Де Ту радостно улыбнулся, внимая простым речам выдающегося человека — самым прекрасным в его глазах после языка сердца; он пожал молодому туренскому мудрецу руку и увлек его вместе с Корнелем, Мильтоном и Мольером в соседнюю гостиную, где у них состоялась одна из тех бесед, после которых кажется, что все предшествующее и последующее время потеряно даром.
Они уже два часа услаждали друг друга своими речами, когда звуки гитар и флейт, игравших менуэты, сарабанды, аллеманды и испанские танцы, введенные в моду королевой, появление молодых женщин и взрывы их смеха — все возвестило о начале бала. В маленькую уединенную гостиную вошла прекрасная молодая особа, державшая в руке, словно скипетр, большой веер и окруженная блестящими молодыми людьми, которыми она повелевала, как королева; ее появление окончательно привело в замешательство ученых собеседников.
— Прощайте, господа, — сказал де Ту, — я уступаю место мадемуазель де Ланкло и ее мушкетерам.
— Мы испугали вас, господа? — спросила юная Нинон. — Я вам помешала? Вы похожи на заговорщиков!

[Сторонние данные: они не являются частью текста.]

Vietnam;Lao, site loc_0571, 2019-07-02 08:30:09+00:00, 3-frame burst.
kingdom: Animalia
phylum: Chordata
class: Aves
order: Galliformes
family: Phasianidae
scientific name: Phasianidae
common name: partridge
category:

— Ну, заговорщики-то скорее мы, чем эти господа, хотя мы и танцуем, — сказал Оливье д'Антрег, на руку которого она опиралась.
— Знаю, знаю, господин паж, вы в заговоре против меня, — ответила ему Нинон, смотря на другого офицера королевской гвардии и предоставляя третьему свою левую руку, в то время как другие поклонники пытались перехватить на лету, ее взгляд, который скользил по ним, как легкое пламя, зажигающее светильники один за другим.
Де Ту обратился в бегство, причем никто не подумал его удерживать, но на парадной лестнице он встретился с маленьким аббатом де Гонди, красным, потным, запыхавшимся, который тут же остановил его.
— Куда же вы? Пусть уезжают иностранцы и ученые, ведь вы-то наш, — весело, оживленно заговорил он. — Я немного опоздал, но прекрасная Аспазия простит меня. Почему вы уходите? Разве все кончено?
— Вероятно, да. Раз начались танцы, чтения больше не будет.
— Да не о чтении речь! А присяга? — тихо спросил он.
— Какая присяга?
— Разве обер-шталмейстер еще не приехал?